Avenida Paulista, duas da tarde, em frente ao vermelhão do Museu de Arte de S. Paulo. Lula, Haddad e Alckmin estão para chegar ao último comício da campanha que vai meter marcha e festa até à Praça Roosevelt, e ali já está montado um bafafá de júbilo e celebração. Estrepitam canções de campanha por todo o lado, gritaria assuada, tremulam bandeiras, é um escarcéu colorido vermelho-amarelo, há centenas de bancas montadas no chão com t-shirts, bonés, balões, bandeiras a dizer "Faz o L", "Paz Amor e Lula", "Lula é","Lulei", já são milhares as pessoas ali a relampejar e a rir mas chegam cada vez mais e no vespeiro das seis pistas de alcatrão da Paulista zarpam os carros a apitar com estrépito nas duas direções. Estão 30 graus.
A canção que mais se ouve a berrar, além do "Oh lá lá", que aqui é "Lula-lá", é o estrondoso hit "Tá na hora do Jair já ir embora", a música anti-Bolsonaro que esta semana trepou o top das paradas no Spotify.
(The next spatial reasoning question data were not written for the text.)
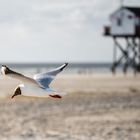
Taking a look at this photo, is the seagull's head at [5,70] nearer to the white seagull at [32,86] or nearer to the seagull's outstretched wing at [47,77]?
the white seagull at [32,86]

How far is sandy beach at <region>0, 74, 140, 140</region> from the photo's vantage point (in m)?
26.5

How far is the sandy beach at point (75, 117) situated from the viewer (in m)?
26.5

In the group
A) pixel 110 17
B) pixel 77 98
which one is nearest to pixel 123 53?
pixel 110 17

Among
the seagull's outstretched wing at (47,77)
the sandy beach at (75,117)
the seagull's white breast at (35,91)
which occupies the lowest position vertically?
the sandy beach at (75,117)

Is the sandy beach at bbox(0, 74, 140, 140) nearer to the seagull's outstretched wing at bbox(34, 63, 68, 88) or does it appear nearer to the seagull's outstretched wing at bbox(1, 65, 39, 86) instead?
the seagull's outstretched wing at bbox(34, 63, 68, 88)

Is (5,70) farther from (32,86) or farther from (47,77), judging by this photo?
(47,77)

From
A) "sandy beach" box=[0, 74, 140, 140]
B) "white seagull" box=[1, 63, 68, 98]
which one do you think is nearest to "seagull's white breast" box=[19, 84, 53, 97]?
"white seagull" box=[1, 63, 68, 98]

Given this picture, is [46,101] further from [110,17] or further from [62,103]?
[110,17]

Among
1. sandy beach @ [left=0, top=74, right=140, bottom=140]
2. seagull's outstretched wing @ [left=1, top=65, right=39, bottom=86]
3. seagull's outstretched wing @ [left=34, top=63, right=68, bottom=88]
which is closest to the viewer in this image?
seagull's outstretched wing @ [left=1, top=65, right=39, bottom=86]

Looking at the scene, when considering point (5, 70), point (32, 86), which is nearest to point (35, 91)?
point (32, 86)

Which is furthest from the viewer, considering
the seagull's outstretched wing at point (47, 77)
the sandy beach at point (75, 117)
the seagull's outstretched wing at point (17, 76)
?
the sandy beach at point (75, 117)

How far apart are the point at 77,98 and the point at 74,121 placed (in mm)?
11294

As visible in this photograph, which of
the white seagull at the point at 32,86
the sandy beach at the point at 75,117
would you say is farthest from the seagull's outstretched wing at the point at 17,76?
the sandy beach at the point at 75,117

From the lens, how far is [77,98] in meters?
42.5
É um alegre piseiro, vertente do forró, que canta assim: "Tá na hora do Jair, tá na hora do Jair, já ir embora, arruma suas malas, dá no pé e vá-se embora (tchau!)", que põe toda a gente a abanar. Os únicos parados e impávidos são os soldados cinzento-verde da Polícia Militar e os sem-abrigo dopados deitados junto ao Parque Trianon. Todos os outros se agitam soberbos no transe da exaltação.
"Ele só tem que falar tchau e eu entro"
Antes de mergulhar na onda altíssima de povo que enche a Avenida Paulista, Lula dá uma coletiva para mais de 100 jornalistas onde declara "confiança na vitória" e diz que o seu rival e atual presidente "Bolsonaro não tem condições psíquicas para governar este grande país. Ele não debate nada, mente descaradamente, só mente, mente, mente. Graças a Deus o povo brasileiro está maduro e vai fazer a troca".
Vestido de camisa de ganga, jeans e sapatilhas, rodeado por Haddad e Alckmin, com a voz a acusar o esforço da longa campanha, Lula diz esperar que Bolsonaro passe a faixa se ele ganhar. "Quem perde vai para casa lamber a cara e quem ganha vai para a rua festejar. Espero que ele faça a transição. Ele só tem que falar tchau e eu entro. Tem que ser assim. Estão criadas as condições para ganhar, mas primeiro deixa eu ganhar mesmo a eleição", diz aos repórteres que se apinham numa sala quente numa rua lateral à Paulista, que ferve à espera dele.
Numa tirada um pouco surrealista, Lula apela ali diretamente ao voto dos próprios jornalistas: "Se Deus ajudar e vocês jornalistas também e votarem no meu 13 [o seu número de voto na urna eletrónica, que no Brasil é numeral e não nominal], vamos fazer este país voltar à normalidade que merece", levantando risos salpicados pela sala.
Depois sai a grande velocidade num carro preto de vidros fumados, numa picada aberta por motos da Policia a piscar luzes azuis e vermelhas, acenando aos apoiantes que se aglomeram à porta enquanto cantam "cadê você, Lula, cadê você, nós viemos aqui só para te ver".